Keeping every word in place, write out the entries that come next.

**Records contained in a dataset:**
┄┄┄┄┄┄
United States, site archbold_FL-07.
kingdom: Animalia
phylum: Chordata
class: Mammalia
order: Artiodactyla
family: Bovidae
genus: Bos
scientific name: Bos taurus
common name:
┄┄┄┄┄┄
**Solution for this task:**
United States, site archbold_FL-07.
kingdom: Animalia
phylum: Chordata
class: Mammalia
order: Artiodactyla
family: Bovidae
genus: Bos
scientific name: Bos taurus
common name:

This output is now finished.